AlphaNumérique, qui a pour mission de permettre à tous d'acquérir des compétences sur les technologies, a tenu un webinaire sur la cyberviolence afin de faire comprendre les enjeux derrière ce phénomène – une réalité dont Lyzsabeth McHellin nous partage.

" La cyberviolence c'est du harcèlement qui se fait par internet. Ça consiste à utiliser les médias électroniques pour intimider, harceler, menacer, ou même espionner un individu " explique Camille Chicoine-Gagnon, sexologue à la clinique Accès Sexologie.

Lorsqu'on fait face à une telle situation, la victime peut ignorer et bloquer la personne. Dans la mesure où rien ne change, elle peut avoir recours à la police. La sexologue invite les victimes à conserver un maximum de preuves pour faciliter les démarches juridiques, ou du moins, à se faire un journal de bord s'il n'y a pas de preuves matérielles.

Les violences en ligne peuvent causer des dommages psychologiques, physiques et émotionnels importants et pourtant ils sont très peu dénoncés. Lyzsabeth McHellin nous parle de son expérience et souhaite que les médias eux-mêmes sévissent davantage face aux cyberviolences puisqu'ils sont une partie du problème.

Quelle forme de cyberviolence as-tu déjà vécue?

On a créé un mème sur moi et il a été partagé sur des groupes Facebook. C'est une personne de la lutte au Québec qui a diffusé une photo de moi sans mon consentement. Il a fait un collage avec ma face, il l'a mis entre celle de monsieur et madame patate, pour expliquer que moi je n'étais ni l'un ni l'autre. C'est vraiment un message transphobe qui a été publié et c'est moi qui en a été la cible.

Comment t'es-tu senti après cet évènement ?

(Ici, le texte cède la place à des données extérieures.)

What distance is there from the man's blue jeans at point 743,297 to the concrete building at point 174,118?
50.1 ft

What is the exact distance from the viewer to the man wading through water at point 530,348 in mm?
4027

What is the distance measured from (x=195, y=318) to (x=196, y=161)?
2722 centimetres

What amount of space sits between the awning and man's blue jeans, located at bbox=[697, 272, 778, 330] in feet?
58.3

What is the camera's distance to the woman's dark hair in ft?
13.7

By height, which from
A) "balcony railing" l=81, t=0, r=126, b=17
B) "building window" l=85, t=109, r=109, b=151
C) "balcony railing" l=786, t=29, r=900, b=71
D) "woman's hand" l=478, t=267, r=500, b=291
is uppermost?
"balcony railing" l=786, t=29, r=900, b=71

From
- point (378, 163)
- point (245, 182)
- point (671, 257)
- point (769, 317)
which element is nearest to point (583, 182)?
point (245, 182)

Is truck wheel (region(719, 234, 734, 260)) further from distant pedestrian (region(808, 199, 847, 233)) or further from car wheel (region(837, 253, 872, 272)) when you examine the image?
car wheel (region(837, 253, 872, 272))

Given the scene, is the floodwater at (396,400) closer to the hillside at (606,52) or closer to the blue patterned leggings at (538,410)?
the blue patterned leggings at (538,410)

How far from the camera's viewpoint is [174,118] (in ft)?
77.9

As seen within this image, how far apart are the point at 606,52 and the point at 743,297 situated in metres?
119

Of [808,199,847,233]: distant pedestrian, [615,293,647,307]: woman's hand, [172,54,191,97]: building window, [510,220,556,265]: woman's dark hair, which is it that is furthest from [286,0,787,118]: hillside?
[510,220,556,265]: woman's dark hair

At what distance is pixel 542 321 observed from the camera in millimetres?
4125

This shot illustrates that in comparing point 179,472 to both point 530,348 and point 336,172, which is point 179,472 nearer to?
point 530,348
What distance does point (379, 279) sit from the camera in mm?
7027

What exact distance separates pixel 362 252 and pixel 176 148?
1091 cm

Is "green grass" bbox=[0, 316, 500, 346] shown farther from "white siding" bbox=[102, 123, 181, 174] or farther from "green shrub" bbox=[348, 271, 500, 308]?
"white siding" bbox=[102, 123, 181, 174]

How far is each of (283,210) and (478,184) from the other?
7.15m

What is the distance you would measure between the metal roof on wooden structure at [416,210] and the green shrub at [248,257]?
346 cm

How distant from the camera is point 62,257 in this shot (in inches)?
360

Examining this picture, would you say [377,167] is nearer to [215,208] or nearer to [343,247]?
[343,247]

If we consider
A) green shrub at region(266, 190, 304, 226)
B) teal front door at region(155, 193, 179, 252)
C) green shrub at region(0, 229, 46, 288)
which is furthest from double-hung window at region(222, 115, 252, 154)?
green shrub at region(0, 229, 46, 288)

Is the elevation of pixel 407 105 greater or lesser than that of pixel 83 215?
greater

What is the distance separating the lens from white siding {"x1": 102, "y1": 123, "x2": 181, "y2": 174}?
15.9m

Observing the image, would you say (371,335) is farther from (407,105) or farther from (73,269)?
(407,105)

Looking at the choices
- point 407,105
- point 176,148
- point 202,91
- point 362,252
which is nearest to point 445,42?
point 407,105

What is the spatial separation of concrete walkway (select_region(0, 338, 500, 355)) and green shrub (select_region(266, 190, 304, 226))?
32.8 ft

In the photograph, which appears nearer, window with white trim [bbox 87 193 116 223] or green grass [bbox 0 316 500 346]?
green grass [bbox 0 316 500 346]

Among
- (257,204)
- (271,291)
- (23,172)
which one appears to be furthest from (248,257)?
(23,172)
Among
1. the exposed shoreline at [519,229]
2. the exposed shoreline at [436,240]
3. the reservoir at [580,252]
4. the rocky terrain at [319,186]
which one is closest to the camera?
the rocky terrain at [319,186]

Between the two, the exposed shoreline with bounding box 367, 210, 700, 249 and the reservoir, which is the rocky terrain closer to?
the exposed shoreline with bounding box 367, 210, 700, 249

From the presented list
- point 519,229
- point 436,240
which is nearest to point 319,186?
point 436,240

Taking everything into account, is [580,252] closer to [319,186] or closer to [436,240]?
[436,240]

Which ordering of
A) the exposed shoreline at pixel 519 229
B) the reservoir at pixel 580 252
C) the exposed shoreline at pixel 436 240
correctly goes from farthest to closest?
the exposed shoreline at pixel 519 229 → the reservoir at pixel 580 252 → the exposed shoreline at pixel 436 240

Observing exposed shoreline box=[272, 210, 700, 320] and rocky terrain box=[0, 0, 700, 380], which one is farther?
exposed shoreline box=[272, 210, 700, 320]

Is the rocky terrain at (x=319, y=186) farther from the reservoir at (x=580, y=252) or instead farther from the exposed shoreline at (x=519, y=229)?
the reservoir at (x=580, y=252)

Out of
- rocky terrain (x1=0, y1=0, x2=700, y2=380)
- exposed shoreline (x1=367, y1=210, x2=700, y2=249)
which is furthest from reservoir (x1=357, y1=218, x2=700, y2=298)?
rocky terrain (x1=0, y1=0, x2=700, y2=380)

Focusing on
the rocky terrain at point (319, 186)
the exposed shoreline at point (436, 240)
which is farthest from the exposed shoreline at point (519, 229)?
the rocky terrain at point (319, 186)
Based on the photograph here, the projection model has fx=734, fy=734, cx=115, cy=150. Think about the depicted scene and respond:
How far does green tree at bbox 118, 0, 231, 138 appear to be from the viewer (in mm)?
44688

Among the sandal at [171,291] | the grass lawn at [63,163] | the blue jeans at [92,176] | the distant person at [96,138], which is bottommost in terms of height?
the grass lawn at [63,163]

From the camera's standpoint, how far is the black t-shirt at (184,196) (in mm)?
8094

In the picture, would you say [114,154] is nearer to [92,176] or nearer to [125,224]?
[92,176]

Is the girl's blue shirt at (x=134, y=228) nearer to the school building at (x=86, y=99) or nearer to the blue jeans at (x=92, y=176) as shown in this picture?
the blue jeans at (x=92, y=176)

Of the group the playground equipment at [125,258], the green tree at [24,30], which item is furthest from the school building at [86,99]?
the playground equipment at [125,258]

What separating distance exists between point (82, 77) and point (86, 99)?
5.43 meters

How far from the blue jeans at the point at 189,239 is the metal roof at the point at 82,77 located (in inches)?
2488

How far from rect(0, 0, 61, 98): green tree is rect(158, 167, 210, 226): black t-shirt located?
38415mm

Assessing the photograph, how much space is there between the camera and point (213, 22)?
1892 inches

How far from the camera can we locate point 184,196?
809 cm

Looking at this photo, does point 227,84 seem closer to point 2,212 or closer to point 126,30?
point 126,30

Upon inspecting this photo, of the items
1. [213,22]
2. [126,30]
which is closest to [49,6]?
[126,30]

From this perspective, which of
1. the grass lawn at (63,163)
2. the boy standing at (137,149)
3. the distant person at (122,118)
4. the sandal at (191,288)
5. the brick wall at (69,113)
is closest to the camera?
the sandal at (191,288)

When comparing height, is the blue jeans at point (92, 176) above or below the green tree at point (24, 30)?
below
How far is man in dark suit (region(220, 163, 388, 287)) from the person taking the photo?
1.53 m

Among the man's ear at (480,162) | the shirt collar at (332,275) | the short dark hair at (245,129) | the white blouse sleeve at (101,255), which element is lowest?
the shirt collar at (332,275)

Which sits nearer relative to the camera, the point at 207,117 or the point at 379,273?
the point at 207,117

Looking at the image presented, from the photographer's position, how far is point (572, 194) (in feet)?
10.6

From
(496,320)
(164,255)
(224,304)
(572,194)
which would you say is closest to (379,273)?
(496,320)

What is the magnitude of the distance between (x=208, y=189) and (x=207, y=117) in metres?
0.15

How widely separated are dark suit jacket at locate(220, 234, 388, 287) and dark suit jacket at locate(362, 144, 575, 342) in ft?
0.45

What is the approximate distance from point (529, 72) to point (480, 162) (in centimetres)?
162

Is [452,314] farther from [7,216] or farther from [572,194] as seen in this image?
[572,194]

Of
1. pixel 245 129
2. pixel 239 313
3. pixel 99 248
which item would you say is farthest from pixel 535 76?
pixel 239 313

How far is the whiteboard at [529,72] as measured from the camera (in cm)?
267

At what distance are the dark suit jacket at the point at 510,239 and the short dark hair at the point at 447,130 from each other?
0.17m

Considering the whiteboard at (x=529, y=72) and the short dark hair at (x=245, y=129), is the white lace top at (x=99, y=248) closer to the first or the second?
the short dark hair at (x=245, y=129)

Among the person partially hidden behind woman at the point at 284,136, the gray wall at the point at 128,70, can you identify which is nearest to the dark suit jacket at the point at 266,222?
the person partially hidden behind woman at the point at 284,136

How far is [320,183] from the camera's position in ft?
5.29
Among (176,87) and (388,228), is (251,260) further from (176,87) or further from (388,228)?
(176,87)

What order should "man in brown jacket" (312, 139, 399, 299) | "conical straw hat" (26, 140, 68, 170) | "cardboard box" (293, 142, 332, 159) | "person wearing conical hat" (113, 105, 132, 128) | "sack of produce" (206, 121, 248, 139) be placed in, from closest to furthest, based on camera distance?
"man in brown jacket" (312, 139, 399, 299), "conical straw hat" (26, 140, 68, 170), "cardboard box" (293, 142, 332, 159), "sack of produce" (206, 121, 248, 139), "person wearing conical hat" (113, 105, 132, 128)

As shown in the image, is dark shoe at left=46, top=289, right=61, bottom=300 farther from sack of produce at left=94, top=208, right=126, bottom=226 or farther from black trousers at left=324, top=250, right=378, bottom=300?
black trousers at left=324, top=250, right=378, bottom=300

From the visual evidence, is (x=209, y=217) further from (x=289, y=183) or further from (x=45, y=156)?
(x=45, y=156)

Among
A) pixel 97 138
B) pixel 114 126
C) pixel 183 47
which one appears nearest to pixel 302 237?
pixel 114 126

Je ne me suis pas bien senti. J'ai beaucoup d'amis qui sont inscrits dans les groupes de luttes, et j'ai une communauté qui me suit, alors tout de suite, c'était l'angoisse, l'humiliation. Je me suis demandé combien de personnes allaient voir la publication.

Maintenant, le monde m'achale avec les patates, ils se trouvent drôles. Ils voient ça comme un mauvais running gag, mais ils ne savent pas à quel point j'ai été blessée.

As-tu entamé des démarches pour dénoncer cette agression ?

Il n'y a pas grand-chose à faire dans cette situation. Tu ne veux pas répliquer, car tu ne veux pas attiser le feu. Plusieurs de mes amis et moi avons signalé la publication pour des discours haineux.

Selon Facebook, les publications transphobes ça passe. C'est correct de prendre la photo de quelqu'un sans son consentement à des fin dénigrantes. Pire, ils t'envoient une réponse automatique, comme quoi ça respectait les normes.

Est-ce que les gens de la communauté LGBTQ+ sont plus sujets à vivre de la cyberviolence?

Oui, évidemment puisque la différence dérange. Ce n'est pas un phénomène nouveau, sauf que maintenant avec les médias sociaux, les gens ne se cachent plus. La gêne disparaît rapidement derrière un écran, mais ils n'auront jamais la force de te le dire en face.